* Selected excerpt
☆ ☆ ☆ ☆ ☆

Songoftheday 8/6/20 - I would die for you I would die for you, I've been dying just to feel you by my side to know that you're mine ...




"#1 Crush" - Garbage
Billboard Hot 100 peak: ineligible to chart
Billboard Hot 100 Airplay peak: #29 (one week)
Weeks in the Airplay Top-40: 10

Today's song of the day comes from the modern rock band Garbage, who landed a top-40 pop hit in America with the fourth single from their self-titled album, "Stupid Girl" in the late summer/early fall of 1996. Later that year, the group recorded a song for the soundtrack to the film treatment of Shakespeare's classic Romeo & Juliet done by director/writer Baz Luhrmann.starring Leonardo DiCaprio and Claire Danes as the ill-fated titular couple. Graced with a kaleidoscope of musical styles more hip to younger audiences, the album was kicked off by Garbage's "#1 Crush". Written by the band, it was originally recorded but relegated to being a "B-side" on a couple of their singles and kept from the album for its ambiguously dark and possibly self-harming themes. However, those are the themes that Romeo & Juliet is made of, and once the soundtrack came out, it quickly overshadowed their current single from their debut "Milk". Even though their label wouldn't let it be released as a commercial single (they were loaned out to Capitol for it), it got a ton of radio love for the new remix done by Nellee Hooper that sampled Madonna's "Bedtime Story"...


Since the new version of "#1 Crush" wasn't released to record stores commercially, it was not able to place on Billboard magazine's official Hot 100 pop chart. However, the song was popular enough at mainstream stations to spend over two months on the airplay component of the chart in January of 1997. Meanwhile, the track spent a month (4 weeks) at #1 on Billboard's Alternative Rock format chart. Internationally, the single went to #2 in Iceland, and #20 in Canada. The Romeo + Juliet soundtrack, which also featured "Lovefool" from the Cardigans, rose to #2 on the Billboard 200 sales chart.

☆ ☆ ☆ ☆ ☆

* Required task A
Translate this sentence from the post about "#1 Crush" into Spanish: "Internationally, the single went to #2 in Iceland, and #20 in Canada."
* Required task B
Gather every line of the records that contains the string "results".
The records that come next have no connection to the text above.

* Outline records
☆ ☆ ☆ ☆ ☆

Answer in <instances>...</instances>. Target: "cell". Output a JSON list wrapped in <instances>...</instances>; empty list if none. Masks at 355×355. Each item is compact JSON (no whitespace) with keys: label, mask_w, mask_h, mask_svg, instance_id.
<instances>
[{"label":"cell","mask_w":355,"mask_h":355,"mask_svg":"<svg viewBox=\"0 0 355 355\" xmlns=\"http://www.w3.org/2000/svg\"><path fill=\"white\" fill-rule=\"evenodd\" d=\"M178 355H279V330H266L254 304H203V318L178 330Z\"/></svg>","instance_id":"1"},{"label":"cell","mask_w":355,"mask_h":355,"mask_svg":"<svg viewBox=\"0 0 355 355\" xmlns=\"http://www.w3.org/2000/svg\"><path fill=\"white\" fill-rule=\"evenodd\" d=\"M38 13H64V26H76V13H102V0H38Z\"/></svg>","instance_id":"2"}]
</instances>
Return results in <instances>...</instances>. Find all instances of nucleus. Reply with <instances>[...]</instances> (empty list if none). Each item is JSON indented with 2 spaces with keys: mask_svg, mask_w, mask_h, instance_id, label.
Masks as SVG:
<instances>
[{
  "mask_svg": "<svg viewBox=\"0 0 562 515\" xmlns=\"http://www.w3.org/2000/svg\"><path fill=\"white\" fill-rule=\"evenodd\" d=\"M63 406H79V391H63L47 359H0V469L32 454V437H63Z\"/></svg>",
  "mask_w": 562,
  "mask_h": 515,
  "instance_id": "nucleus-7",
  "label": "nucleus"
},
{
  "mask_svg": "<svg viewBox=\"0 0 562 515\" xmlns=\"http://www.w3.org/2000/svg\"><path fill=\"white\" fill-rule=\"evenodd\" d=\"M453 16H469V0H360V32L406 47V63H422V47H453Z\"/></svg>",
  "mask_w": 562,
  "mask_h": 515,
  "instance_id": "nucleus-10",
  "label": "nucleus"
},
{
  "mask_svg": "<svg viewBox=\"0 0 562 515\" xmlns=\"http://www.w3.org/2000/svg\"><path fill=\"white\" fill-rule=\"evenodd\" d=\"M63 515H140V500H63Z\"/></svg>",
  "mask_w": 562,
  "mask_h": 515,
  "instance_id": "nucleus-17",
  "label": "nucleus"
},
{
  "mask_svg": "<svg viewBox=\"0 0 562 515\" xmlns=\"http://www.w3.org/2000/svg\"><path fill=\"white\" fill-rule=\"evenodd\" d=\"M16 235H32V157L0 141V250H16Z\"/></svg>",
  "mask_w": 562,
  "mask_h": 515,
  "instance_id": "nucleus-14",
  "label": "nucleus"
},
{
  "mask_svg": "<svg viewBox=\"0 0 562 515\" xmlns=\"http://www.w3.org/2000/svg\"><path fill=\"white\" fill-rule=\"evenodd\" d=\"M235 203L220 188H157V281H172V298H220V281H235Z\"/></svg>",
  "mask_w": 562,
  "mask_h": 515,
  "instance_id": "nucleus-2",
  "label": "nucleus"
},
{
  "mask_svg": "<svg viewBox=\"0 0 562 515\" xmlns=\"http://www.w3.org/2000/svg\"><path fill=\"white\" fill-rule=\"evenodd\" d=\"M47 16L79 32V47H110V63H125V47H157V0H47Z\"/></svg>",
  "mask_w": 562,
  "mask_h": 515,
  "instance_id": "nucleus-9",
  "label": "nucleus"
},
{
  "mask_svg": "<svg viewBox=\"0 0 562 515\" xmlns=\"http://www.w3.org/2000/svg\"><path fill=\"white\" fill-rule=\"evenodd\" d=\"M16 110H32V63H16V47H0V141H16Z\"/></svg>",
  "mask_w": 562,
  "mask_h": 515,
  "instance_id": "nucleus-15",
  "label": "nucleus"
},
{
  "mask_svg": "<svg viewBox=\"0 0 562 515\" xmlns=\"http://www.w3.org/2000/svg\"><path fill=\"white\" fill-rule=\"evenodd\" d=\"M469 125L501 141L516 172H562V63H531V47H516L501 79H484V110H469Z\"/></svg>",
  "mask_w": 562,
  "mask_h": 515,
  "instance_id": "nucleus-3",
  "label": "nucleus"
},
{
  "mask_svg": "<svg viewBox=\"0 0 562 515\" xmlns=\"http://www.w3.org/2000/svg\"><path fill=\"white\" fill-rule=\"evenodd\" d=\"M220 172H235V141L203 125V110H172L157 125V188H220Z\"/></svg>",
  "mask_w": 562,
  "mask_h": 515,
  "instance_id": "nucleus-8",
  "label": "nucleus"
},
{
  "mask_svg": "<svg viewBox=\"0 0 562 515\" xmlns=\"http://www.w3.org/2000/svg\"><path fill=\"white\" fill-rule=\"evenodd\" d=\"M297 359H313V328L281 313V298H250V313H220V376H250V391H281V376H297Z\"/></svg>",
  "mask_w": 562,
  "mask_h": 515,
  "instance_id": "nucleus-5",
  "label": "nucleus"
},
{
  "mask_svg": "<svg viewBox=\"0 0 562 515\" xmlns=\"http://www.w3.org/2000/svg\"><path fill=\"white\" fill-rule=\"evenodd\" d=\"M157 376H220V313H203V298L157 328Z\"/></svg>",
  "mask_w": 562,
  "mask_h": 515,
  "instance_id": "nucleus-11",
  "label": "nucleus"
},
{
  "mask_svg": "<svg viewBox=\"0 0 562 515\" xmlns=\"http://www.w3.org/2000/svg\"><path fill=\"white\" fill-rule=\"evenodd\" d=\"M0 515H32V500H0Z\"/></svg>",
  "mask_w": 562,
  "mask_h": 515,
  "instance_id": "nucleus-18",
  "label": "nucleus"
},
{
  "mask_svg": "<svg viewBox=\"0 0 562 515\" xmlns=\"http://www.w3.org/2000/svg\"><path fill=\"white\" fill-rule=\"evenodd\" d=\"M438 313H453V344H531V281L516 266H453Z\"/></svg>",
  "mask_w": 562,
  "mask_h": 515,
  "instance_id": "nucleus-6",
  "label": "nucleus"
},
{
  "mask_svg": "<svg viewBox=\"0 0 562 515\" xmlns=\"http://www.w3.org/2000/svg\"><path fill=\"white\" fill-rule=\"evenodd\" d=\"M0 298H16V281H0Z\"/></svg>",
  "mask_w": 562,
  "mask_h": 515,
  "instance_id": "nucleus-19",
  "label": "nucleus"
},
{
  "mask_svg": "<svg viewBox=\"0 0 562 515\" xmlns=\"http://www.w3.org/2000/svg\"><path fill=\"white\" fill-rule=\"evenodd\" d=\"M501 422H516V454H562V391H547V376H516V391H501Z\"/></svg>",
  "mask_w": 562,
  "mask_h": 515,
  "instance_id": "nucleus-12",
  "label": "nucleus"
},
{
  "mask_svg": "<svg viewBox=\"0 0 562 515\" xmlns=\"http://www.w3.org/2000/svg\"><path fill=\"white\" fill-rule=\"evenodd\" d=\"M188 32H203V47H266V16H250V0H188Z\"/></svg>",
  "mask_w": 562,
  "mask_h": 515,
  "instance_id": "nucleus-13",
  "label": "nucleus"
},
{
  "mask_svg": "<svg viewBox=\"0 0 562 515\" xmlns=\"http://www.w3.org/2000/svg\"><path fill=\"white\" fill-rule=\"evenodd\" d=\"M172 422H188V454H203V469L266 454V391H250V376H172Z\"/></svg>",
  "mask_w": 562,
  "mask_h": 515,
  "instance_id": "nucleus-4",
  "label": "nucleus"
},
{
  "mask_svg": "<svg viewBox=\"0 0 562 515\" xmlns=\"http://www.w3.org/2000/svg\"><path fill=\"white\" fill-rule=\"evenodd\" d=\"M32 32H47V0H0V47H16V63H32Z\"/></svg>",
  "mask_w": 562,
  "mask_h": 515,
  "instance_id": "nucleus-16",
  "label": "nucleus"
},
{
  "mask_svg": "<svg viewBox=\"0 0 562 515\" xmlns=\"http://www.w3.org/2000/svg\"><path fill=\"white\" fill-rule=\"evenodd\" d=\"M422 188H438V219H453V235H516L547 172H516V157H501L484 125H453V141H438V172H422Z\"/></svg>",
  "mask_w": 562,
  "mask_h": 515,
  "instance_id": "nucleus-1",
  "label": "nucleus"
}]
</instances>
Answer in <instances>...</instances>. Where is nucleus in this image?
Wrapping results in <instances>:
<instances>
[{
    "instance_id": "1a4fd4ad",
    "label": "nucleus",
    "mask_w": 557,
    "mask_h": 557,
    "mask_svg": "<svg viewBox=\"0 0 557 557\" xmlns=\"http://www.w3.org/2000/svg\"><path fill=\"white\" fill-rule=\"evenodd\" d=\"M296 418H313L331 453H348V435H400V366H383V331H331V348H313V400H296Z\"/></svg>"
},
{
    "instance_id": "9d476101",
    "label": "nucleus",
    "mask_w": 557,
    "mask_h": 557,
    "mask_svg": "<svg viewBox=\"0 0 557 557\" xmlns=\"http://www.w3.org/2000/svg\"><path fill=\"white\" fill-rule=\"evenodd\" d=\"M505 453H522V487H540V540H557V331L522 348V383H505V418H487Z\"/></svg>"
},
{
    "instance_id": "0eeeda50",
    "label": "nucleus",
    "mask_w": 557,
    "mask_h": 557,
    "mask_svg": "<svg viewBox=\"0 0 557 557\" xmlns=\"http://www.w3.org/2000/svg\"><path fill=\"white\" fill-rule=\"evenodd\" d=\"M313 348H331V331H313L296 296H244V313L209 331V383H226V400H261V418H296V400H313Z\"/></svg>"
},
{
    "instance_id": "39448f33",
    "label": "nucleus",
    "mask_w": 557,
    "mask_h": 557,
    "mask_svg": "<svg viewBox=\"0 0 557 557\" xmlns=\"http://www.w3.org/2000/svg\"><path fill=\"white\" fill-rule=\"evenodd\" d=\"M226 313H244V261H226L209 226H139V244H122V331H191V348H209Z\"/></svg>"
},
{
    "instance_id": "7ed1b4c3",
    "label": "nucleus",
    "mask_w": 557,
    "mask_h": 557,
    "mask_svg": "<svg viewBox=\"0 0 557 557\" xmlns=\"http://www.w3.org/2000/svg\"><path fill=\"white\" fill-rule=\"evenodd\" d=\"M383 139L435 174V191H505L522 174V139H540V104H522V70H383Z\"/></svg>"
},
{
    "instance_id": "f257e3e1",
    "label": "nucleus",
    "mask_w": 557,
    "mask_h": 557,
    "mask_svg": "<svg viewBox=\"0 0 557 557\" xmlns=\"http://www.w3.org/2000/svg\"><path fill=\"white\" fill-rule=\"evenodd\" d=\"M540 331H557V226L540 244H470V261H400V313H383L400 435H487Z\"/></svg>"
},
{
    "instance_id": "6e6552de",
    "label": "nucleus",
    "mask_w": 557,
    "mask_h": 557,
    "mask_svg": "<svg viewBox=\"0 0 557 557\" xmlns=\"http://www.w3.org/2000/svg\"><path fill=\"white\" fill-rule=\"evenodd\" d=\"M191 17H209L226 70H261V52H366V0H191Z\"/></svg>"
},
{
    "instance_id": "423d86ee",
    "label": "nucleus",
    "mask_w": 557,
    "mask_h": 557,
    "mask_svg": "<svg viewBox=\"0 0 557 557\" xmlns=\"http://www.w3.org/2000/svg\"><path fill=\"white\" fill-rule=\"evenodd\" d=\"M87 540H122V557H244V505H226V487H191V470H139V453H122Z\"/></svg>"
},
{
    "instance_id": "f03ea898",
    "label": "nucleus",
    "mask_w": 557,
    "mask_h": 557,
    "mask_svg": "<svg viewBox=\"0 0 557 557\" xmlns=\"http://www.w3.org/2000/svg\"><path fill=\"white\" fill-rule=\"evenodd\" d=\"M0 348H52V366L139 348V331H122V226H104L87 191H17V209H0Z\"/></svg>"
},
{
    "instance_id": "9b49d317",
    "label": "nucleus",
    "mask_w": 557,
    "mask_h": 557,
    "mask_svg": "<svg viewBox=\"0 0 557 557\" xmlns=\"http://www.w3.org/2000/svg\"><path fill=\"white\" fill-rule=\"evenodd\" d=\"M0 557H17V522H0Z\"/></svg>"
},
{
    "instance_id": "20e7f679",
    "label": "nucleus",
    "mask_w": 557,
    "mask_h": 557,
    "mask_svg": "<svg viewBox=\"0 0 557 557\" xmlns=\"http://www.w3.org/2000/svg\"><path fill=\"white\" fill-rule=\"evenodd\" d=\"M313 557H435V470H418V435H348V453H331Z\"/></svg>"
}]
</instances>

☆ ☆ ☆ ☆ ☆

* Finished answer A
A nivel internacional, el sencillo llegó al n.º 2 en Islandia y al n.º 20 en Canadá.

* Finished answer B
Return results in <instances>...</instances>. Find all instances of nucleus. Reply with <instances>[...]</instances> (empty list if none). Each item is JSON indented with 2 spaces with keys: mask_svg, mask_w, mask_h, instance_id, label.
Wrapping results in <instances>:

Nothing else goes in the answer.